While Fury Road marks a thematic shift from the road-warrior to leading lady that arguably began with the arrival of Tina Turner's Aunty Entity in Beyond Thunderdome, none of the series-defining action is missing here; quite the contrary, everything is magnified and expanded with stupefying results; it is the most frenetic, cacophonous, mind-blowing, most ear-splittingly brilliant instalment in the series. Favouring practical effects over CGI, and relying on stunts and wirework, Fury Road is a superb example of filmmaking at its finest; action scenes are coherent, with clear geography and a focus on clean, crisp action as opposed to mere disorientation, all the while being beautifully shot ( by John Seale) such that any one frame of the movie could be a wallpaper or hung up in an art gallery and not be at all out of place. All of this I say to sound intelligent, when all I need say is this film is badass and nothing else. Just... take a look at this scene:
This was directed by a 73 year-old - whoever came up with a mobile concert, complete with half a dozen war-drums, and a Doof Warrior with a whammy-bar controlled flamethrower built into his guitar deserves some kind of medal, if not an Oscar. Seriously, that this lost out to Spotlight (as good a movie as that was) for Best Picture in 2015 is just another example of movie snobbery that needs to be weeded out. And if you don't enjoy this, then sorry, but something is wrong with you...

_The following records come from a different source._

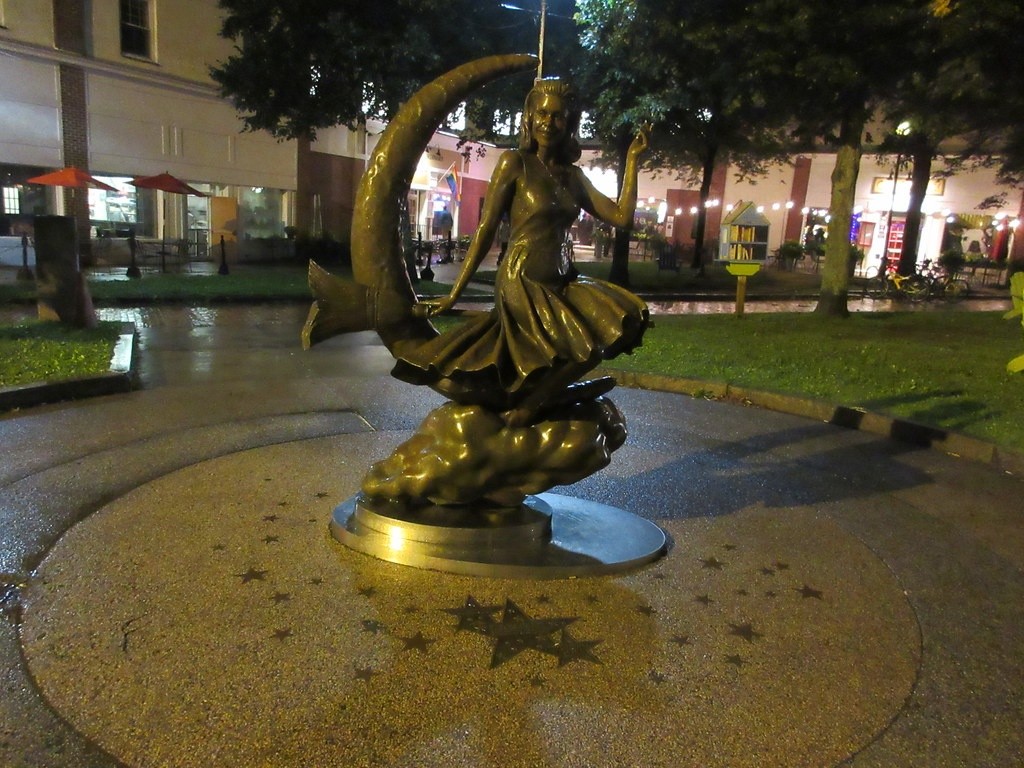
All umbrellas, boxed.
[989,219,1008,288]
[123,170,206,274]
[27,168,120,272]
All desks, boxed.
[137,239,179,273]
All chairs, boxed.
[26,235,195,276]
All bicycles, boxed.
[866,258,970,303]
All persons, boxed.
[438,205,453,240]
[391,76,655,426]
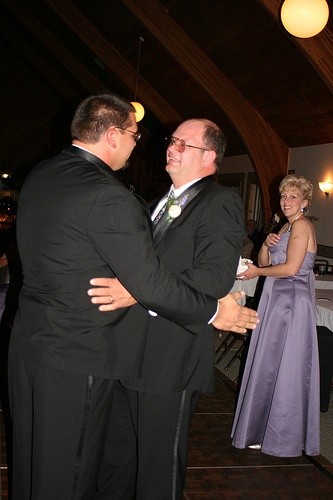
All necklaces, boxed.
[282,213,304,233]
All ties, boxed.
[151,190,174,231]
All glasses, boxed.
[113,127,140,141]
[165,138,209,153]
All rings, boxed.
[111,296,114,303]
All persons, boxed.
[235,173,321,457]
[7,94,260,500]
[87,119,244,500]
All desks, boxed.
[314,255,333,413]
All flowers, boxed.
[164,191,189,223]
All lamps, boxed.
[318,181,330,199]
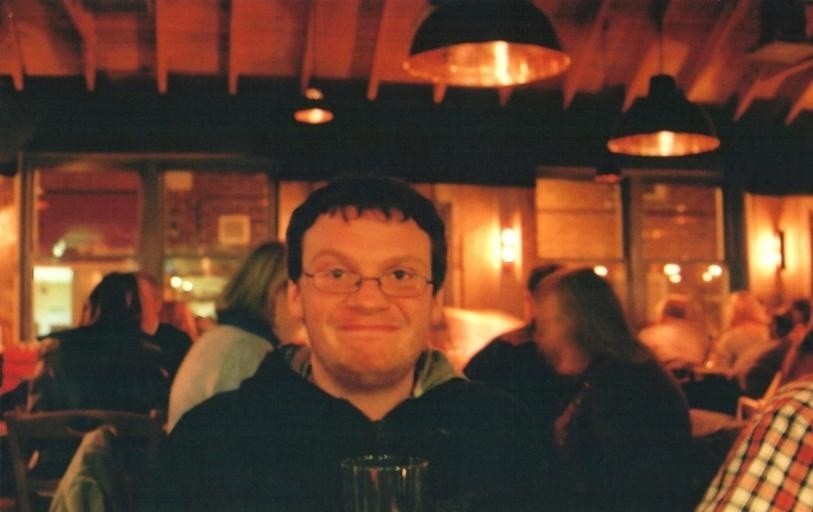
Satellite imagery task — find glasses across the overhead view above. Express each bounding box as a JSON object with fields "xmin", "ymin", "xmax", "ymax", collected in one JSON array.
[{"xmin": 300, "ymin": 266, "xmax": 432, "ymax": 299}]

I recently bought the soundtrack, composed by Tom Holkenborg (aka Junkie XL), on vinyl (in stunning yellow and blue marble, see below) and it is, other than hearing it in a cinema, the way to experience the music of the apocalypse. Thrashing guitars (sans flamethrower), drums that would sound at home amongst an earthquake and frenetic strings that could break your brain herald action set-pieces that are completely at odds against genuinely moving sections of brass and almost classically inspired string swells that punctuate character beats perfectly.

There's a reason Mad Max Fury Road is considered to be the best action movie of the 21st century, and in fact of all time; nothing else even comes close. It's brilliantly constructed, surprisingly deep, absolutely badass, featuring badass females, badass action and badass - craziness..., and six years on, I'm yet to find anything negative to say about it. Four instalments in, and Mad Max shows no signs of letting up. In fact, it's only getting better.
Sam's Score: 9
Mad Max: Fury Road is available on home media and most digital video stores.